Pour participer effectivement au commerce mondial tous les acteurs, que ce soit les gouvernements, les grandes sociétés ou les petites entreprises doivent fonctionner à la pointe du progrès technologique non seulement dans les processus de production, mais aussi dans la gestion des filières. La mondialisation et une plus grande ouverture des échanges obligeront les entreprises, grandes et petites, à s'adapter au nouvel environnement commercial. Pour une entreprise comme pour un pays, un facteur important pour rester compétitif sur les marchés internationaux et régionaux est la réduction du coût des transactions. Pour les sociétés qui opèrent sur l'ensemble du continent, les défis sont plus grands en raison des contraintes diverses et de la faiblesse des capacités auxquelles se heurtent toujours bon nombre de pays africains.

§ Consignes des exercices
1. D'après le texte, quel facteur important permet à une entreprise ou à un pays de rester compétitif sur les marchés internationaux et régionaux ?
2. Quels acteurs le texte cite-t-il comme devant fonctionner à la pointe du progrès technologique pour participer effectivement au commerce mondial ?
La liste qui suit n'a aucun lien avec le texte.

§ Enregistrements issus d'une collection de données
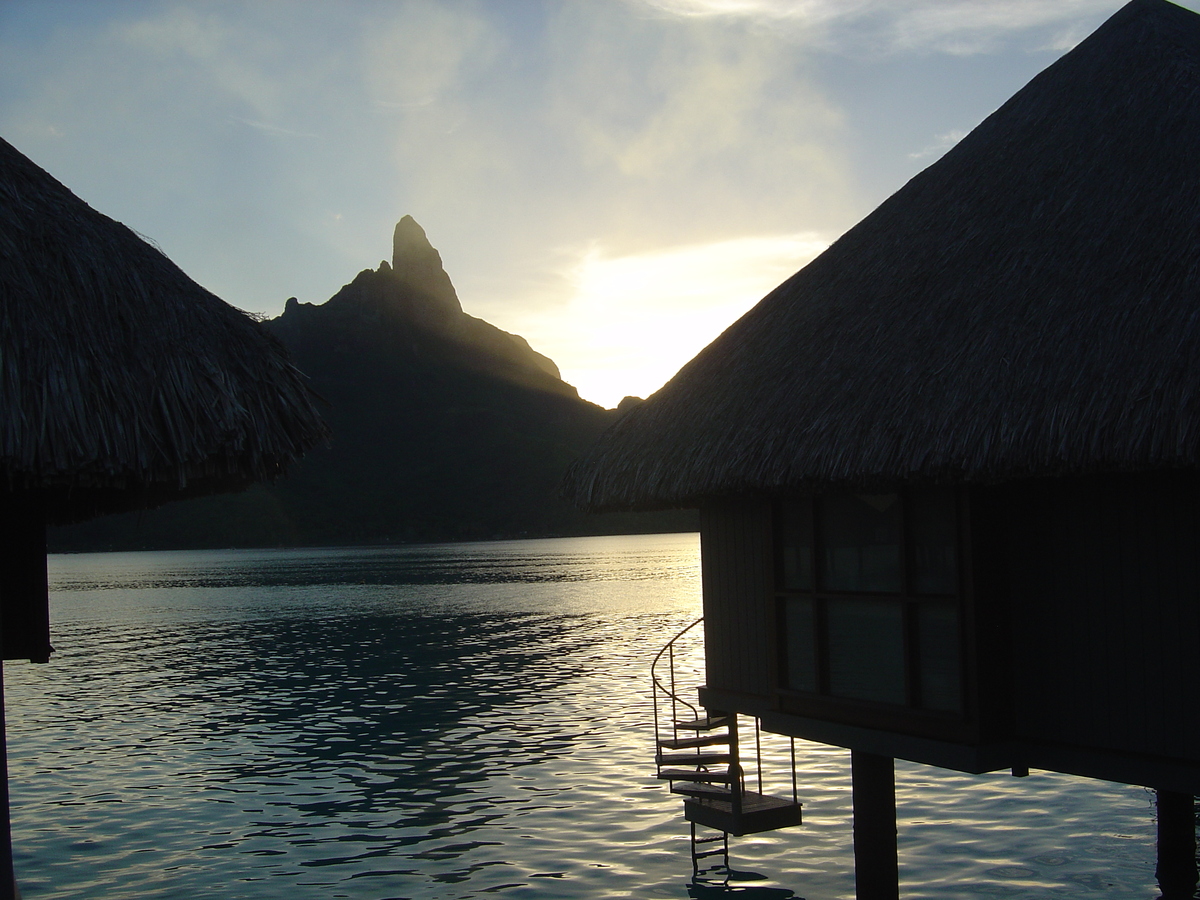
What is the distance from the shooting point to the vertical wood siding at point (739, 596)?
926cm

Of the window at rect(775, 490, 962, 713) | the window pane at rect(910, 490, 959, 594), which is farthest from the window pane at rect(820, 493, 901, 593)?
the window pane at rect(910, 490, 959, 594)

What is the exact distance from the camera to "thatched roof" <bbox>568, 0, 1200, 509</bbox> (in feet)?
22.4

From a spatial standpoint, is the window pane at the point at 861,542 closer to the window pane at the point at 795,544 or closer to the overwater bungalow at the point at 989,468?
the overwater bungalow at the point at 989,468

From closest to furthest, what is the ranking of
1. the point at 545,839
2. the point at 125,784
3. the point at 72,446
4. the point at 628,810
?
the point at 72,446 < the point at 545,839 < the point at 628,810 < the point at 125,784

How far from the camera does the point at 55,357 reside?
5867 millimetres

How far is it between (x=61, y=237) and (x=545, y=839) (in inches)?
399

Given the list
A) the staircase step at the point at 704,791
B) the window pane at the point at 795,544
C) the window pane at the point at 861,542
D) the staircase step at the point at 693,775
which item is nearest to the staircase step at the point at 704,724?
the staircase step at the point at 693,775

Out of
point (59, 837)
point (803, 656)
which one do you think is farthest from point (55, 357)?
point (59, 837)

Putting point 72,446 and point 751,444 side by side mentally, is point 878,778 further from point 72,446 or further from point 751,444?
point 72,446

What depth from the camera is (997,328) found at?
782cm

§ Réponses aux exercices
1. La réduction du coût des transactions.

2. Les gouvernements, les grandes sociétés et les petites entreprises.